On today's Planet Money:
— China's foreign reserves dropped by $32.6 billion in January. The New York Times suggests that because America's biggest creditor was selling off its bonds. Economist Brad Setser sees another explanation (and adds more).
— Millions, billions, trillions, godzillions. There's a reason you can't keep it all straight. With help from Wisconsin school teacher Bob Peterson, the Planet Money Players calculate their way, in dollars per second, to the AIG bonuses.
Bonus: Find your NPR name, plus a listener calculates $1.7 trillion.
Download the podcast; or subscribe.

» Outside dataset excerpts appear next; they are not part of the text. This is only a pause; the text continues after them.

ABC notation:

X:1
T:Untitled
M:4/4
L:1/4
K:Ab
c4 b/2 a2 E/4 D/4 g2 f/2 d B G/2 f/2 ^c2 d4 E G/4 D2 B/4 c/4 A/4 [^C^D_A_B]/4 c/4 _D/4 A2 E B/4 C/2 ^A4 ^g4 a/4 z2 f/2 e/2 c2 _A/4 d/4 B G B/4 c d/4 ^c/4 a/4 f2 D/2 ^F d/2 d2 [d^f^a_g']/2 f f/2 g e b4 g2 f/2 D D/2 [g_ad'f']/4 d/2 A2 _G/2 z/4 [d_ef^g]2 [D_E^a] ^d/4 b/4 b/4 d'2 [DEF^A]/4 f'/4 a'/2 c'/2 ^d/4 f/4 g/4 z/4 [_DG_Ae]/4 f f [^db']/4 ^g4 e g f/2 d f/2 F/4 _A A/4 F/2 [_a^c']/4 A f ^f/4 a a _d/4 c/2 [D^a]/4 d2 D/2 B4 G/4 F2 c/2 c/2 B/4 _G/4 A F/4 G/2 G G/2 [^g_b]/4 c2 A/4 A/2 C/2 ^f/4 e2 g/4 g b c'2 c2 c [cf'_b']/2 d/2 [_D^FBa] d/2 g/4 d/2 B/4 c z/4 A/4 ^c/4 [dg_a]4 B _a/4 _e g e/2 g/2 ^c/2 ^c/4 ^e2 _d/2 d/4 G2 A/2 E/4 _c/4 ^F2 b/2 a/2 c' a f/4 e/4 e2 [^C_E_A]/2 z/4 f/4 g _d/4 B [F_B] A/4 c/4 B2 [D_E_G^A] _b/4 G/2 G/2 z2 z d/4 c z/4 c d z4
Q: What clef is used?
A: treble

Intro music: Kool G Rap and DJ Polo's "Road to the Riches." Find us: Twitter/ Facebook/ Flickr
Lianablog posts the secret formula behind NPR names.
And listener Will Cramerotti writes (with pics on Facebook):
By most of the estimates I've seen, the projected US deficit for 2009 will be somewhere close to 1.7 trillion dollars, which probably does not yet include the off-book accounting for Iraq and Afghanistan (perhaps one of you has the answer?).
I have been trying to wrap my head around exactly how much money that is. It seems that after about a hundred million or so, the zeros just sort of blend together and I stop being able to perceive the physical reality of the sum. So I did a little 3:00am math...
A single US treasury note measures 6.6294cm x 15.5956cm x 124 micrometers. I'm doing this in metric, you'll understand why in a bit.
A stack of $10,000 in $100 notes is 1.24cm in height. A case of $1M is 5x2x10 stacks, measuring 33.15cm x 31.19cm x 12.4cm. It weights approximately 10kg (22.04 lbs). A room of one billion dollars is filled with 10x5x20 cases, and measures 3.31m (10'11") by 1.56m (5'1") by 2.48m (8'2")
$1.7 trillion requires a different scale...
An American football field is 160ft wide (48.77m) by 360ft (109.29m). If you were to cover the entire field with stacks of $100 bills, it would fit 700 stacks wide by 735 stacks long with a little bit of white line around the edges.
If you were to fill that field with $1.7 trillion in freshly minted stacks of $100 bills, they would rise not less than 409.72cm (13'5") from the ground.
The displacement of $1.7 trillion is 21,794.5 meters cubed, enough to fill 8.72 olympic swimming pools and would weigh approximately 17 million kilograms, or 37.48 million lbs.